Task goal -> Repeat exactly each line of the data provided below.

Task input ->

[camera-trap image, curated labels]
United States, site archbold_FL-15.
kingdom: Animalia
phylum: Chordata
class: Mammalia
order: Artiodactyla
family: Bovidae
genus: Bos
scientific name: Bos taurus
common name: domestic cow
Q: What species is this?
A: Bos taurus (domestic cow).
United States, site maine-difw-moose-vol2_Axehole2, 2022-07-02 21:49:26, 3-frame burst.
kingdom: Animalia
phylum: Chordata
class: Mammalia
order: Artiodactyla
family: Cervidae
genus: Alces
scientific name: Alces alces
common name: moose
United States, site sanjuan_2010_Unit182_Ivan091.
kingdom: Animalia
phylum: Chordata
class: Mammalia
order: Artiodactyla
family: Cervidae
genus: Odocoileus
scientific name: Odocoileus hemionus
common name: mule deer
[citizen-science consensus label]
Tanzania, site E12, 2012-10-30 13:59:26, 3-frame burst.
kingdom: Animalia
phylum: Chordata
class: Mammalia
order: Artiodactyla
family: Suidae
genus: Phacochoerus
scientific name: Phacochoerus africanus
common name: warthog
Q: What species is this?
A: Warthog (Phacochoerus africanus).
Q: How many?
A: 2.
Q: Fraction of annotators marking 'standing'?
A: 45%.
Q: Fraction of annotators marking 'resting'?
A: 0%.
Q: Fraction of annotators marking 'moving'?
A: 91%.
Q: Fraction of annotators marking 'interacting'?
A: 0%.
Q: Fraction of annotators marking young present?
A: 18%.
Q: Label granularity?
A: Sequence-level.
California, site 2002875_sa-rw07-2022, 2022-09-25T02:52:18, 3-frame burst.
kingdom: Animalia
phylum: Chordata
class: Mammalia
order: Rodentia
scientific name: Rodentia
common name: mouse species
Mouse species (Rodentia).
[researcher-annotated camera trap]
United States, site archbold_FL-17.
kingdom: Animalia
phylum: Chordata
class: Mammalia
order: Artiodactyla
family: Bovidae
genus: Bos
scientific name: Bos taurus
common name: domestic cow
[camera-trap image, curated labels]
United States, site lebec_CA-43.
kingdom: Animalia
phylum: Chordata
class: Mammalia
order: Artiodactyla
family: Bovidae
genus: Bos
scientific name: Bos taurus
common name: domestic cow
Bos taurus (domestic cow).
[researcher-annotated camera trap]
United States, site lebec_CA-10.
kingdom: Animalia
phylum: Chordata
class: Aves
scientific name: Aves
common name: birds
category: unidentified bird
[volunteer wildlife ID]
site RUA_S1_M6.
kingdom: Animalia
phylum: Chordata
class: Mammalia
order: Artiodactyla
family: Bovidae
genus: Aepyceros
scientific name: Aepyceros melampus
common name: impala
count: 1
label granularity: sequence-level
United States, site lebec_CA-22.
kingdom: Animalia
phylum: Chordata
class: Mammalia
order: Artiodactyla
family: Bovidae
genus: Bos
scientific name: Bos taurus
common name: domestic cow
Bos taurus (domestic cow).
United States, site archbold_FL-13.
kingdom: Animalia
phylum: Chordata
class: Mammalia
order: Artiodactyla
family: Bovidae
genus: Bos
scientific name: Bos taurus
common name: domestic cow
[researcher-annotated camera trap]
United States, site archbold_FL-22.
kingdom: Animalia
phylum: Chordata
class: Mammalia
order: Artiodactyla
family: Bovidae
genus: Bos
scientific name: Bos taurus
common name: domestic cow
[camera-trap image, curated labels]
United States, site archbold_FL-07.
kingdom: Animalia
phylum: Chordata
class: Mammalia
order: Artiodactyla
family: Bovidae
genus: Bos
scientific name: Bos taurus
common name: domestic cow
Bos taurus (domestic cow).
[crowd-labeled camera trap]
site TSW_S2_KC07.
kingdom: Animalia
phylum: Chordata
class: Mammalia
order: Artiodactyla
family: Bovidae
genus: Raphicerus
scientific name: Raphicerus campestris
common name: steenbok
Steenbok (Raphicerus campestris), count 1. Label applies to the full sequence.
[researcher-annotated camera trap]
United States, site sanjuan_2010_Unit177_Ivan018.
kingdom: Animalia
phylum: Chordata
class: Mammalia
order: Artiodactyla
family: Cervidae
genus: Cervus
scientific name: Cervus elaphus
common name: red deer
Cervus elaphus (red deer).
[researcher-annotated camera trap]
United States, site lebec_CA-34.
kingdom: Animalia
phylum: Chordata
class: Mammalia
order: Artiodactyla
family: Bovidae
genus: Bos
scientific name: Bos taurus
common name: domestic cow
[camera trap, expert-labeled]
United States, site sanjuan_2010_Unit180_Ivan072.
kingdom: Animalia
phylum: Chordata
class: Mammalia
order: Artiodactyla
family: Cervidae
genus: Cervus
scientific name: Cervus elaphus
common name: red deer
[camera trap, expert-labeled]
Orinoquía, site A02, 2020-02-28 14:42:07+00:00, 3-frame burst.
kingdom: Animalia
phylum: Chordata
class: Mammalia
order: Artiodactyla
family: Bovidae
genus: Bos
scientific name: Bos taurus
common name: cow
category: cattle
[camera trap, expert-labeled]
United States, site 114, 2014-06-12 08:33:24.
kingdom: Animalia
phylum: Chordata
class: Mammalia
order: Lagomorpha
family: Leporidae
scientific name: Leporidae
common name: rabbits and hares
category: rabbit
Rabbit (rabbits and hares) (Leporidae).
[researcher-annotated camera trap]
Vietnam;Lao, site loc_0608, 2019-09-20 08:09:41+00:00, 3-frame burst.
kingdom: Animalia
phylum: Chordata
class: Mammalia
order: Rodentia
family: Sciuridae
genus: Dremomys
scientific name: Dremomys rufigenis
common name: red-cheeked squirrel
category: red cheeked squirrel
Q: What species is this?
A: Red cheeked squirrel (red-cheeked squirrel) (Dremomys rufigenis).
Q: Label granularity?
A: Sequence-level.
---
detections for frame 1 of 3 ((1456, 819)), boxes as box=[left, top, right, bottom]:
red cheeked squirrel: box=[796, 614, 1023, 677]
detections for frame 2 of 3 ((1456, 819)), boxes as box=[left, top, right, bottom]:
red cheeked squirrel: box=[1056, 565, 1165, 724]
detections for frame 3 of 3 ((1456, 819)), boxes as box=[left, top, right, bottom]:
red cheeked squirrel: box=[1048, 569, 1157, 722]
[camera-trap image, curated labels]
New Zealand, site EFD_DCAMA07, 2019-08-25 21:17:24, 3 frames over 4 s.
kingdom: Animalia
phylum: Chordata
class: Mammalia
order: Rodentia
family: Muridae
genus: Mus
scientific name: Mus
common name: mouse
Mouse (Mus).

Answer box ->
[camera-trap image, curated labels]
United States, site archbold_FL-15.
kingdom: Animalia
phylum: Chordata
class: Mammalia
order: Artiodactyla
family: Bovidae
genus: Bos
scientific name: Bos taurus
common name: domestic cow
Q: What species is this?
A: Bos taurus (domestic cow).
United States, site maine-difw-moose-vol2_Axehole2, 2022-07-02 21:49:26, 3-frame burst.
kingdom: Animalia
phylum: Chordata
class: Mammalia
order: Artiodactyla
family: Cervidae
genus: Alces
scientific name: Alces alces
common name: moose
United States, site sanjuan_2010_Unit182_Ivan091.
kingdom: Animalia
phylum: Chordata
class: Mammalia
order: Artiodactyla
family: Cervidae
genus: Odocoileus
scientific name: Odocoileus hemionus
common name: mule deer
[citizen-science consensus label]
Tanzania, site E12, 2012-10-30 13:59:26, 3-frame burst.
kingdom: Animalia
phylum: Chordata
class: Mammalia
order: Artiodactyla
family: Suidae
genus: Phacochoerus
scientific name: Phacochoerus africanus
common name: warthog
Q: What species is this?
A: Warthog (Phacochoerus africanus).
Q: How many?
A: 2.
Q: Fraction of annotators marking 'standing'?
A: 45%.
Q: Fraction of annotators marking 'resting'?
A: 0%.
Q: Fraction of annotators marking 'moving'?
A: 91%.
Q: Fraction of annotators marking 'interacting'?
A: 0%.
Q: Fraction of annotators marking young present?
A: 18%.
Q: Label granularity?
A: Sequence-level.
California, site 2002875_sa-rw07-2022, 2022-09-25T02:52:18, 3-frame burst.
kingdom: Animalia
phylum: Chordata
class: Mammalia
order: Rodentia
scientific name: Rodentia
common name: mouse species
Mouse species (Rodentia).
[researcher-annotated camera trap]
United States, site archbold_FL-17.
kingdom: Animalia
phylum: Chordata
class: Mammalia
order: Artiodactyla
family: Bovidae
genus: Bos
scientific name: Bos taurus
common name: domestic cow
[camera-trap image, curated labels]
United States, site lebec_CA-43.
kingdom: Animalia
phylum: Chordata
class: Mammalia
order: Artiodactyla
family: Bovidae
genus: Bos
scientific name: Bos taurus
common name: domestic cow
Bos taurus (domestic cow).
[researcher-annotated camera trap]
United States, site lebec_CA-10.
kingdom: Animalia
phylum: Chordata
class: Aves
scientific name: Aves
common name: birds
category: unidentified bird
[volunteer wildlife ID]
site RUA_S1_M6.
kingdom: Animalia
phylum: Chordata
class: Mammalia
order: Artiodactyla
family: Bovidae
genus: Aepyceros
scientific name: Aepyceros melampus
common name: impala
count: 1
label granularity: sequence-level
United States, site lebec_CA-22.
kingdom: Animalia
phylum: Chordata
class: Mammalia
order: Artiodactyla
family: Bovidae
genus: Bos
scientific name: Bos taurus
common name: domestic cow
Bos taurus (domestic cow).
United States, site archbold_FL-13.
kingdom: Animalia
phylum: Chordata
class: Mammalia
order: Artiodactyla
family: Bovidae
genus: Bos
scientific name: Bos taurus
common name: domestic cow
[researcher-annotated camera trap]
United States, site archbold_FL-22.
kingdom: Animalia
phylum: Chordata
class: Mammalia
order: Artiodactyla
family: Bovidae
genus: Bos
scientific name: Bos taurus
common name: domestic cow
[camera-trap image, curated labels]
United States, site archbold_FL-07.
kingdom: Animalia
phylum: Chordata
class: Mammalia
order: Artiodactyla
family: Bovidae
genus: Bos
scientific name: Bos taurus
common name: domestic cow
Bos taurus (domestic cow).
[crowd-labeled camera trap]
site TSW_S2_KC07.
kingdom: Animalia
phylum: Chordata
class: Mammalia
order: Artiodactyla
family: Bovidae
genus: Raphicerus
scientific name: Raphicerus campestris
common name: steenbok
Steenbok (Raphicerus campestris), count 1. Label applies to the full sequence.
[researcher-annotated camera trap]
United States, site sanjuan_2010_Unit177_Ivan018.
kingdom: Animalia
phylum: Chordata
class: Mammalia
order: Artiodactyla
family: Cervidae
genus: Cervus
scientific name: Cervus elaphus
common name: red deer
Cervus elaphus (red deer).
[researcher-annotated camera trap]
United States, site lebec_CA-34.
kingdom: Animalia
phylum: Chordata
class: Mammalia
order: Artiodactyla
family: Bovidae
genus: Bos
scientific name: Bos taurus
common name: domestic cow
[camera trap, expert-labeled]
United States, site sanjuan_2010_Unit180_Ivan072.
kingdom: Animalia
phylum: Chordata
class: Mammalia
order: Artiodactyla
family: Cervidae
genus: Cervus
scientific name: Cervus elaphus
common name: red deer
[camera trap, expert-labeled]
Orinoquía, site A02, 2020-02-28 14:42:07+00:00, 3-frame burst.
kingdom: Animalia
phylum: Chordata
class: Mammalia
order: Artiodactyla
family: Bovidae
genus: Bos
scientific name: Bos taurus
common name: cow
category: cattle
[camera trap, expert-labeled]
United States, site 114, 2014-06-12 08:33:24.
kingdom: Animalia
phylum: Chordata
class: Mammalia
order: Lagomorpha
family: Leporidae
scientific name: Leporidae
common name: rabbits and hares
category: rabbit
Rabbit (rabbits and hares) (Leporidae).
[researcher-annotated camera trap]
Vietnam;Lao, site loc_0608, 2019-09-20 08:09:41+00:00, 3-frame burst.
kingdom: Animalia
phylum: Chordata
class: Mammalia
order: Rodentia
family: Sciuridae
genus: Dremomys
scientific name: Dremomys rufigenis
common name: red-cheeked squirrel
category: red cheeked squirrel
Q: What species is this?
A: Red cheeked squirrel (red-cheeked squirrel) (Dremomys rufigenis).
Q: Label granularity?
A: Sequence-level.
---
detections for frame 1 of 3 ((1456, 819)), boxes as box=[left, top, right, bottom]:
red cheeked squirrel: box=[796, 614, 1023, 677]
detections for frame 2 of 3 ((1456, 819)), boxes as box=[left, top, right, bottom]:
red cheeked squirrel: box=[1056, 565, 1165, 724]
detections for frame 3 of 3 ((1456, 819)), boxes as box=[left, top, right, bottom]:
red cheeked squirrel: box=[1048, 569, 1157, 722]
[camera-trap image, curated labels]
New Zealand, site EFD_DCAMA07, 2019-08-25 21:17:24, 3 frames over 4 s.
kingdom: Animalia
phylum: Chordata
class: Mammalia
order: Rodentia
family: Muridae
genus: Mus
scientific name: Mus
common name: mouse
Mouse (Mus).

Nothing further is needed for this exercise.